++++ Exercise inputs

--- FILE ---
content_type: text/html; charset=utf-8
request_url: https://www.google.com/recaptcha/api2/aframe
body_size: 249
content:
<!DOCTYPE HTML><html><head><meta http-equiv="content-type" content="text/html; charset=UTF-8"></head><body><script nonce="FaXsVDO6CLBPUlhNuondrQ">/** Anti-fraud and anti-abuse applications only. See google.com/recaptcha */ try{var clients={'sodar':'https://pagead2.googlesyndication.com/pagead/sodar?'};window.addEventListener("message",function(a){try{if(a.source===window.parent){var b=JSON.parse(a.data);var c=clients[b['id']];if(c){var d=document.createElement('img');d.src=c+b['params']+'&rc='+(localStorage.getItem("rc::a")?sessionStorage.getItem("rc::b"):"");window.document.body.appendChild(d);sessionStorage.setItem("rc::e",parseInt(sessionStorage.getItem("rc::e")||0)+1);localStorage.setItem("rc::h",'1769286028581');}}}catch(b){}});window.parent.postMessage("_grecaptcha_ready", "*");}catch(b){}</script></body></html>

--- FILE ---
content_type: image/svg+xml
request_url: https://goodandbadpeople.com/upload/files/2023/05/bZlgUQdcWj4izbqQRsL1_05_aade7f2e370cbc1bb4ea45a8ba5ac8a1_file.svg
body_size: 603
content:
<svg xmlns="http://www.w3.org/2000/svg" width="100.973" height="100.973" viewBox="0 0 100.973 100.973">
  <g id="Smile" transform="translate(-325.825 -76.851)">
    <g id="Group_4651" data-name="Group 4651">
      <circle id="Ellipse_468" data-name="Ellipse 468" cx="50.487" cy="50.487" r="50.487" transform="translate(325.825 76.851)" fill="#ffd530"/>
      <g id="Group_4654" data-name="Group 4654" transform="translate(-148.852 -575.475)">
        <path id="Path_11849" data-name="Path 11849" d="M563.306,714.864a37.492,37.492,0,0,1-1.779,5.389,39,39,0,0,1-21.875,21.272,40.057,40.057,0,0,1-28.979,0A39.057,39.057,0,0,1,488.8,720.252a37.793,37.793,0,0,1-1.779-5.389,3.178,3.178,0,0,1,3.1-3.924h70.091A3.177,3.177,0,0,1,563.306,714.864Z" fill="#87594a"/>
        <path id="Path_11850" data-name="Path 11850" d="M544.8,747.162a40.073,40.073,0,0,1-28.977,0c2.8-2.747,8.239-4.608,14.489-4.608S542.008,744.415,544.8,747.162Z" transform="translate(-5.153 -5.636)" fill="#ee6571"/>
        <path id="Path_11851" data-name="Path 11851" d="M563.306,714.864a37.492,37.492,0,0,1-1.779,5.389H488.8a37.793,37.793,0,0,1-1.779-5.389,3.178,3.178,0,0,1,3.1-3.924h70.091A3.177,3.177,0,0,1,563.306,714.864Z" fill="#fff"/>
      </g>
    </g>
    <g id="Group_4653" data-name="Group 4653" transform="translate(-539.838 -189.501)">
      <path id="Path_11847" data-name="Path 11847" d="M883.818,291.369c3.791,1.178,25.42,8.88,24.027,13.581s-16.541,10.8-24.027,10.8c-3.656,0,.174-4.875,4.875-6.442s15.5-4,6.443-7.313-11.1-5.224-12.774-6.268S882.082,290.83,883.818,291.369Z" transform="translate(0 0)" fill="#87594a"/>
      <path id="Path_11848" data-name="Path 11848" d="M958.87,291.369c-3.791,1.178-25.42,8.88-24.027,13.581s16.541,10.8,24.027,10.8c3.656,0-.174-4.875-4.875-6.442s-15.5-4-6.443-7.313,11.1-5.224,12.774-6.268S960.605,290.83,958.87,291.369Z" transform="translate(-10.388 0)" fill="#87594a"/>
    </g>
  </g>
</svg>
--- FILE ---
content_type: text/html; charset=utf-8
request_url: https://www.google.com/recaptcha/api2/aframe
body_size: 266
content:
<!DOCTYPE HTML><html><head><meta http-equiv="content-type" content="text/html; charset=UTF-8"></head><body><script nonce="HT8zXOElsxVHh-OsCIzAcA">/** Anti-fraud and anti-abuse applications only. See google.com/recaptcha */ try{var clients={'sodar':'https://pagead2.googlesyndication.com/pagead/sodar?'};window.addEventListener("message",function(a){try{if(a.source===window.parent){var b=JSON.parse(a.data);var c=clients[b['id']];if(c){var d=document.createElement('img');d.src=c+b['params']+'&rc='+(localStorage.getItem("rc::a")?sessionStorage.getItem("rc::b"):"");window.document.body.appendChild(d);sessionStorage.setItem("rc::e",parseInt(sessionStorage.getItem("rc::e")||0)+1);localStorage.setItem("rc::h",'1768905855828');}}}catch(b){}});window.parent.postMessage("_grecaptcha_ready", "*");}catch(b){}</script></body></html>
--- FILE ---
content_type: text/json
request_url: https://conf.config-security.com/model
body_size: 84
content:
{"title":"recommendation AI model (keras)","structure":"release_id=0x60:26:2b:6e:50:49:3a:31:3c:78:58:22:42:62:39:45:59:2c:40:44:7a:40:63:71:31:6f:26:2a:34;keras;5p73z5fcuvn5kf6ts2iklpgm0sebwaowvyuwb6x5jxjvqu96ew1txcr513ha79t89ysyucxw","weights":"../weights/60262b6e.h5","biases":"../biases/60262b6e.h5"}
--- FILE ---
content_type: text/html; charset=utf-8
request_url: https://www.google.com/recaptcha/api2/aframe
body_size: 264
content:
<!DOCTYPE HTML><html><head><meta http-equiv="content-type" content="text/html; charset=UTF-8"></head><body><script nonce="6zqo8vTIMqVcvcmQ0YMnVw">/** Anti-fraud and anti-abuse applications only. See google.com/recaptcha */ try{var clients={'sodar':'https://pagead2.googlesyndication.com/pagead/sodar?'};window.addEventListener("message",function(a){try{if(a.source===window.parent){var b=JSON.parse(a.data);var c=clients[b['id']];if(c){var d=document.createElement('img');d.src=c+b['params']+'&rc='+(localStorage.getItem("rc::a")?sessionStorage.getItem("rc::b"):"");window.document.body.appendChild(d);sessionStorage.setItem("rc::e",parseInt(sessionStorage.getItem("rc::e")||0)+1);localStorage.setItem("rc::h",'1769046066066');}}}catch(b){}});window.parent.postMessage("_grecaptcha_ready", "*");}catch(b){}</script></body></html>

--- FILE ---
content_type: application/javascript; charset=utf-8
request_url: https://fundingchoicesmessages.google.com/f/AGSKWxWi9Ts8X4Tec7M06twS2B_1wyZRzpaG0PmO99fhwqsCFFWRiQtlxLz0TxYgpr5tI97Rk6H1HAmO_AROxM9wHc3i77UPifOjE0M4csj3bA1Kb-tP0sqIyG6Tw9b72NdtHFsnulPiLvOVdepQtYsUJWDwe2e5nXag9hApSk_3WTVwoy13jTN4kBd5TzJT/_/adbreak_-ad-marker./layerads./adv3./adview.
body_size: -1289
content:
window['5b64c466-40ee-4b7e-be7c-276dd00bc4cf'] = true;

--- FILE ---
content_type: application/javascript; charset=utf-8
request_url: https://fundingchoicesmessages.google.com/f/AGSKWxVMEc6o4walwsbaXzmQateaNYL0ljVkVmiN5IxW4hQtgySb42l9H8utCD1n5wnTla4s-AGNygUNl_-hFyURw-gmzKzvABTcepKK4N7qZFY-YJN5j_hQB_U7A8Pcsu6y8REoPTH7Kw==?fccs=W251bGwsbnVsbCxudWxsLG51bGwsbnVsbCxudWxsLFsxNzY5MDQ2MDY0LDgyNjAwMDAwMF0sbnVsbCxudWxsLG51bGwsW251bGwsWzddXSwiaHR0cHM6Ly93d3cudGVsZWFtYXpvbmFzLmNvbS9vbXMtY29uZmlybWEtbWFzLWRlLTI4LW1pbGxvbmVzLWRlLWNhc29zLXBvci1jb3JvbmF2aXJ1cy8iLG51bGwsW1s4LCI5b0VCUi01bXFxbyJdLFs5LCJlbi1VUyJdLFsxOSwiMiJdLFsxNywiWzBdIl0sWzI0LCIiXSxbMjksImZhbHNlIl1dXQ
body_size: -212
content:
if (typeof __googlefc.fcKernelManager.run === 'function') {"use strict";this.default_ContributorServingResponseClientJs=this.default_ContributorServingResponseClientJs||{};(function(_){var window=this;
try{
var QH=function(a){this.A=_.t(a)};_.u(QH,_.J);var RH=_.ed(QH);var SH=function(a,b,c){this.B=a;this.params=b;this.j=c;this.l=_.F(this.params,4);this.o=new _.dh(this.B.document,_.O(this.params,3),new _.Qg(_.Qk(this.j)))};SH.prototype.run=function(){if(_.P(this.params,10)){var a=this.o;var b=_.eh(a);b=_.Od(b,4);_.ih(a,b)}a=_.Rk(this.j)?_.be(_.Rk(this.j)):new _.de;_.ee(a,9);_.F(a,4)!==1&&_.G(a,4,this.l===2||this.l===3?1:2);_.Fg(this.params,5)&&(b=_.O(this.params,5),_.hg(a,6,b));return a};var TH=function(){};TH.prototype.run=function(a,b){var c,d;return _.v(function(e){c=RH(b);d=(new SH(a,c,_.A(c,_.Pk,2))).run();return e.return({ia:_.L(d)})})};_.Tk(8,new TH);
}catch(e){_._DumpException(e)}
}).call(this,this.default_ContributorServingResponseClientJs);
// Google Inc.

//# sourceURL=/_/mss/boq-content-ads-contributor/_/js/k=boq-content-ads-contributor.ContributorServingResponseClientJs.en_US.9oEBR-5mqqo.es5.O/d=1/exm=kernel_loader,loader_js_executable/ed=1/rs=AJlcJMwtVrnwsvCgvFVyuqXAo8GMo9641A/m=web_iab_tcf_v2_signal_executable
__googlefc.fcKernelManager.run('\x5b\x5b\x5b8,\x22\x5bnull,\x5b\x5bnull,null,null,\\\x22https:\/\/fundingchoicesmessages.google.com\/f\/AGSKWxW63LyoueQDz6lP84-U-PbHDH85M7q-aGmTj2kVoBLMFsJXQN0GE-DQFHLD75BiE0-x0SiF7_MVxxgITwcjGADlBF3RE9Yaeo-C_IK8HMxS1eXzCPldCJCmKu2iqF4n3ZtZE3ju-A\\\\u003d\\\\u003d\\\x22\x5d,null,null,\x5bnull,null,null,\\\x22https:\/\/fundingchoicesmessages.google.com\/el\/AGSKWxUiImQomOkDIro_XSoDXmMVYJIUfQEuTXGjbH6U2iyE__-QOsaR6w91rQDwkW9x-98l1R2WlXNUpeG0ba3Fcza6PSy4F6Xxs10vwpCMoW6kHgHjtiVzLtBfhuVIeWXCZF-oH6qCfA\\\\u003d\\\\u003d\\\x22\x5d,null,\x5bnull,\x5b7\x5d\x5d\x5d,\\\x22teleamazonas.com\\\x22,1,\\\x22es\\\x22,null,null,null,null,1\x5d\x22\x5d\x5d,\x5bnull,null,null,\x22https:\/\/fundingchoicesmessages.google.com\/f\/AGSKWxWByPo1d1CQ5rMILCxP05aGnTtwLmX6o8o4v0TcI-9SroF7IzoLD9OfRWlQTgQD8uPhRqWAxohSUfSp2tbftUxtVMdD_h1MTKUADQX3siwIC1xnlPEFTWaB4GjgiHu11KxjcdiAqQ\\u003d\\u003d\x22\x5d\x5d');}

++++++++

__What you should do__:
Filter this listing and copy only the lines holding the word "Group".

__Answer section__:
    <g id="Group_4651" data-name="Group 4651">
      <g id="Group_4654" data-name="Group 4654" transform="translate(-148.852 -575.475)">
    <g id="Group_4653" data-name="Group 4653" transform="translate(-539.838 -189.501)">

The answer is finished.